_Extrait du document_
..............................

Pire encore, de passage au tribunal à El Jadida, c’est un juge qu’il connaît, qui le voyait toujours en poste au tribunal qui le juge. Arbad est laminé, découpé en millions de petits morceaux. La suite n’est qu’une succession de problèmes : “le mari de ma sœur l’a congédiée en lui disant qu’il ne pouvait garder pour femme une fille dont le frère est un pédophile”. Ce drame survenu à sa sœur le torture plus que tout : “non seulement j’ai foutu ma vie en l’air, mais celle de ma famille est entachée de honte jusqu’à la fin de notre vie à tous. Et vous savez ce que c’est au Maroc”.

..............................

_Consigne_
Transcrivez l'extrait consacré à Arbad en entier, sans y changer un seul mot. Appuyez-vous uniquement sur l'extrait.

_Matériel fourni_
..............................

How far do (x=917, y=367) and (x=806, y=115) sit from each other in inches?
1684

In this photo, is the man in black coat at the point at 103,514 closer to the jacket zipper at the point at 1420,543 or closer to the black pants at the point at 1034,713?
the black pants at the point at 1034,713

..............................

_Réponse correcte_
Pire encore, de passage au tribunal à El Jadida, c’est un juge qu’il connaît, qui le voyait toujours en poste au tribunal qui le juge. Arbad est laminé, découpé en millions de petits morceaux. La suite n’est qu’une succession de problèmes : “le mari de ma sœur l’a congédiée en lui disant qu’il ne pouvait garder pour femme une fille dont le frère est un pédophile”. Ce drame survenu à sa sœur le torture plus que tout : “non seulement j’ai foutu ma vie en l’air, mais celle de ma famille est entachée de honte jusqu’à la fin de notre vie à tous. Et vous savez ce que c’est au Maroc”.